>> begin
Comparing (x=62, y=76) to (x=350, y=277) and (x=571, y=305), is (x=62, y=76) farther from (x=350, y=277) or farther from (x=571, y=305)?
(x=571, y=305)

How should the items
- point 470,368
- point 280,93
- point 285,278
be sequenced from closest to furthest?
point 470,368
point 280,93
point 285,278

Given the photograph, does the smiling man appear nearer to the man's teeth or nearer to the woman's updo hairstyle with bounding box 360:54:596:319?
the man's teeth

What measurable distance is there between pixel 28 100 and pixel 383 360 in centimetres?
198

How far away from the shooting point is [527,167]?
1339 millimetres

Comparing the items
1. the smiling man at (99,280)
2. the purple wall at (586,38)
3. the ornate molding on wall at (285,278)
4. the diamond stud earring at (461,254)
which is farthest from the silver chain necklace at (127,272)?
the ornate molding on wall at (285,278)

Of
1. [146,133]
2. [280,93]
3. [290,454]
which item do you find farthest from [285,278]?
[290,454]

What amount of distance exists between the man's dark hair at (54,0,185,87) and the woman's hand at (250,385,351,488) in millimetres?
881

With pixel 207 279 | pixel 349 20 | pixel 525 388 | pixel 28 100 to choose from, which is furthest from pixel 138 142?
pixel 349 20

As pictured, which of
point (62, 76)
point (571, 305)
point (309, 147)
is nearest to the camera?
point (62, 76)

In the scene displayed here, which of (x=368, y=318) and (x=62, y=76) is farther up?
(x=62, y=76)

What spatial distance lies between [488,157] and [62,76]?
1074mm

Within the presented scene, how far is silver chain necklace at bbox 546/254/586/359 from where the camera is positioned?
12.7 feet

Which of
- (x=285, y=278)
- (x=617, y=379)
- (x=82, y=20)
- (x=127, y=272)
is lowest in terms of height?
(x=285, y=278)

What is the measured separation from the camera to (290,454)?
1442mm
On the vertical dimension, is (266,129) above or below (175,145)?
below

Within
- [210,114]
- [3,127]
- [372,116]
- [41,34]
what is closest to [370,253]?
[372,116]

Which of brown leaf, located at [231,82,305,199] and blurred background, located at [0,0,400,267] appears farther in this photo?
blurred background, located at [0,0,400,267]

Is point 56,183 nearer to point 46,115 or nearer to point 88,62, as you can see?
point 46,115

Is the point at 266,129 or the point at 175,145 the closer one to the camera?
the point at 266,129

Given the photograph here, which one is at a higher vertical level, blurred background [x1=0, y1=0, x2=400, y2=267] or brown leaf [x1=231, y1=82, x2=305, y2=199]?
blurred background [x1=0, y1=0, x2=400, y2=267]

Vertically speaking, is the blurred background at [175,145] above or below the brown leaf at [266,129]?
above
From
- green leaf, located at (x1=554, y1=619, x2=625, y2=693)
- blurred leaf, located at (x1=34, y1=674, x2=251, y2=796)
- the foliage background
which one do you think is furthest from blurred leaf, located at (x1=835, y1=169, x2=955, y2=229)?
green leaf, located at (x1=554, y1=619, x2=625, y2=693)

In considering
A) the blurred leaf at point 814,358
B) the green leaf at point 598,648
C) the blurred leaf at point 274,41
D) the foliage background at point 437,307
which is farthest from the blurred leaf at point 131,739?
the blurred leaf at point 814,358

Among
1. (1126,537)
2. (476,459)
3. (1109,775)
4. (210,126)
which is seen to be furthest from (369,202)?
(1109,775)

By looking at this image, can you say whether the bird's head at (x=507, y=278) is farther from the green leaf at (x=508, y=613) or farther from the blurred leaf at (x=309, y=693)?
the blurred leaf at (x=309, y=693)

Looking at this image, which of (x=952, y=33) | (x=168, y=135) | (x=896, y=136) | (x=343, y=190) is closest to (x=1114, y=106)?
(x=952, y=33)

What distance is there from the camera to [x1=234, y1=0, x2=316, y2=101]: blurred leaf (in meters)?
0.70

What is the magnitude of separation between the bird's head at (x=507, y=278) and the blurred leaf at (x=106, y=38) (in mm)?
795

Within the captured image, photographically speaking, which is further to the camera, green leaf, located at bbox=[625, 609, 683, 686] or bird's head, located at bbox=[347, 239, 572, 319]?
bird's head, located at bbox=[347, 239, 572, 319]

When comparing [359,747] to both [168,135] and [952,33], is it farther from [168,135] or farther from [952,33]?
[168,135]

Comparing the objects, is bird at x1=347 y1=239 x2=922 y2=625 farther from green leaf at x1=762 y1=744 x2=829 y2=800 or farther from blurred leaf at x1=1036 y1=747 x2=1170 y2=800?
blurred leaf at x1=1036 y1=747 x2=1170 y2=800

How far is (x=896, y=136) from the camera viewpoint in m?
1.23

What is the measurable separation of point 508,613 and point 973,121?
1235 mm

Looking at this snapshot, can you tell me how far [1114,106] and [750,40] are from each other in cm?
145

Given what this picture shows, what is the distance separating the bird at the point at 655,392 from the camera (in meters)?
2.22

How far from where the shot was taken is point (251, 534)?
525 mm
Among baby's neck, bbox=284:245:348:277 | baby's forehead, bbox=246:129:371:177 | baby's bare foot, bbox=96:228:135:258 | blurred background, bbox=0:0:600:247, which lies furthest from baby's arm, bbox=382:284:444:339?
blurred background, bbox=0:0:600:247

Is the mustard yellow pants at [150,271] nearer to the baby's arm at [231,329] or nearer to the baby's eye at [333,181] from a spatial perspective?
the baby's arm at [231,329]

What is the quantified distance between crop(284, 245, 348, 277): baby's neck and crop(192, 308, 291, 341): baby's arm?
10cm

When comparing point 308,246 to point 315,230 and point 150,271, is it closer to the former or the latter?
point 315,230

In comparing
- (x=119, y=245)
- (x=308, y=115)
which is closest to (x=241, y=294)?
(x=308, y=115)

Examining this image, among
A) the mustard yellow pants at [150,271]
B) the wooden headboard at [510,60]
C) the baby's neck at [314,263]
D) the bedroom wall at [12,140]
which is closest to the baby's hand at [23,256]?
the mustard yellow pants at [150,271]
>> end
#### What you will do:
Can you write out all of the lines above again, renaming "purple wall" to "lavender wall" and leaving everything else unchanged?

#### Answer to the task:
Comparing (x=62, y=76) to (x=350, y=277) and (x=571, y=305), is (x=62, y=76) farther from (x=350, y=277) or farther from (x=571, y=305)?
(x=571, y=305)

How should the items
- point 470,368
- point 280,93
- point 285,278
be sequenced from closest to furthest?
point 470,368
point 280,93
point 285,278

Given the photograph, does the smiling man appear nearer to the man's teeth or nearer to the woman's updo hairstyle with bounding box 360:54:596:319?
the man's teeth

What measurable distance is there between pixel 28 100 and pixel 383 360 in centimetres?
198

How far away from the shooting point is [527,167]?
1339 millimetres

Comparing the items
1. the smiling man at (99,280)
2. the lavender wall at (586,38)
3. the ornate molding on wall at (285,278)
4. the diamond stud earring at (461,254)
which is farthest from the silver chain necklace at (127,272)?
the ornate molding on wall at (285,278)

Of
1. [146,133]
2. [280,93]
3. [290,454]
which item do you find farthest from [285,278]?
[290,454]

What amount of distance exists between the man's dark hair at (54,0,185,87) and the woman's hand at (250,385,351,488) in millimetres?
881

With pixel 207 279 | pixel 349 20 | pixel 525 388 | pixel 28 100 to choose from, which is furthest from pixel 138 142?
pixel 349 20

As pictured, which of
point (62, 76)
point (571, 305)
point (309, 147)
is nearest to the camera?
point (62, 76)

In the scene displayed here, which of (x=368, y=318) and (x=62, y=76) is farther up?
(x=62, y=76)

What spatial distance lies between [488,157] and [62,76]?
1074mm

Within the presented scene, how far is silver chain necklace at bbox 546/254/586/359 from where the camera is positioned?
12.7 feet

Which of
- (x=285, y=278)
- (x=617, y=379)
- (x=82, y=20)
- (x=127, y=272)
is lowest in terms of height?
(x=285, y=278)

What is the measured separation from the camera to (290,454)?
1442mm
On the vertical dimension, is (266,129) above or below (175,145)?
below

Within
- [210,114]
- [3,127]
- [372,116]
- [41,34]
what is closest to [370,253]?
[372,116]

Which of brown leaf, located at [231,82,305,199] and blurred background, located at [0,0,400,267] appears farther in this photo?
blurred background, located at [0,0,400,267]

Is point 56,183 nearer to point 46,115 or nearer to point 88,62, as you can see?
point 46,115

Is the point at 266,129 or the point at 175,145 the closer one to the camera?
the point at 266,129

Given the photograph here, which one is at a higher vertical level, blurred background [x1=0, y1=0, x2=400, y2=267] or brown leaf [x1=231, y1=82, x2=305, y2=199]?
blurred background [x1=0, y1=0, x2=400, y2=267]

Vertically speaking, is the blurred background at [175,145] above or below the brown leaf at [266,129]?
above
From
- green leaf, located at (x1=554, y1=619, x2=625, y2=693)
- blurred leaf, located at (x1=34, y1=674, x2=251, y2=796)
- the foliage background
which one do you think is furthest from blurred leaf, located at (x1=835, y1=169, x2=955, y2=229)?
green leaf, located at (x1=554, y1=619, x2=625, y2=693)

In considering
A) the blurred leaf at point 814,358
B) the green leaf at point 598,648
C) the blurred leaf at point 274,41
D) the foliage background at point 437,307
which is farthest from the blurred leaf at point 131,739?
the blurred leaf at point 814,358

Among
1. (1126,537)
2. (476,459)
3. (1109,775)
4. (210,126)
which is seen to be furthest from (369,202)?
(1109,775)

By looking at this image, can you say whether the bird's head at (x=507, y=278) is farther from the green leaf at (x=508, y=613) or farther from the blurred leaf at (x=309, y=693)?
the blurred leaf at (x=309, y=693)

Looking at this image, which of (x=952, y=33) | (x=168, y=135) | (x=896, y=136) | (x=343, y=190) is closest to (x=1114, y=106)?
(x=952, y=33)

What distance is there from the camera to [x1=234, y1=0, x2=316, y2=101]: blurred leaf (in meters)?
0.70

What is the magnitude of separation between the bird's head at (x=507, y=278) and the blurred leaf at (x=106, y=38) (in mm)?
795

Within the captured image, photographically speaking, which is further to the camera, green leaf, located at bbox=[625, 609, 683, 686] or bird's head, located at bbox=[347, 239, 572, 319]?
bird's head, located at bbox=[347, 239, 572, 319]

When comparing [359,747] to both [168,135] and [952,33], is it farther from [168,135] or farther from [952,33]?
[168,135]

Comparing the objects, is bird at x1=347 y1=239 x2=922 y2=625 farther from green leaf at x1=762 y1=744 x2=829 y2=800 or farther from blurred leaf at x1=1036 y1=747 x2=1170 y2=800?
blurred leaf at x1=1036 y1=747 x2=1170 y2=800

How far is (x=896, y=136) from the camera viewpoint in m?
1.23

What is the measurable separation of point 508,613 and point 973,121?
1235 mm

Looking at this snapshot, can you tell me how far [1114,106] and [750,40] are from each other in cm?
145

Given what this picture shows, what is the distance separating the bird at the point at 655,392 from the camera (in meters)?
2.22

How far from where the shot was taken is point (251, 534)?
525 mm
Among baby's neck, bbox=284:245:348:277 | baby's forehead, bbox=246:129:371:177 | baby's bare foot, bbox=96:228:135:258 | blurred background, bbox=0:0:600:247, which lies furthest from baby's arm, bbox=382:284:444:339?
blurred background, bbox=0:0:600:247

Is the mustard yellow pants at [150,271] nearer to the baby's arm at [231,329] or nearer to the baby's eye at [333,181] from a spatial perspective?
the baby's arm at [231,329]

What is the quantified distance between crop(284, 245, 348, 277): baby's neck and crop(192, 308, 291, 341): baby's arm?
10cm

When comparing point 308,246 to point 315,230 and point 150,271, is it closer to the former or the latter?
point 315,230

In comparing
- (x=119, y=245)
- (x=308, y=115)
which is closest to (x=241, y=294)?
(x=308, y=115)

Examining this image, among
A) the mustard yellow pants at [150,271]
B) the wooden headboard at [510,60]
C) the baby's neck at [314,263]
D) the bedroom wall at [12,140]
which is closest to the baby's hand at [23,256]?
the mustard yellow pants at [150,271]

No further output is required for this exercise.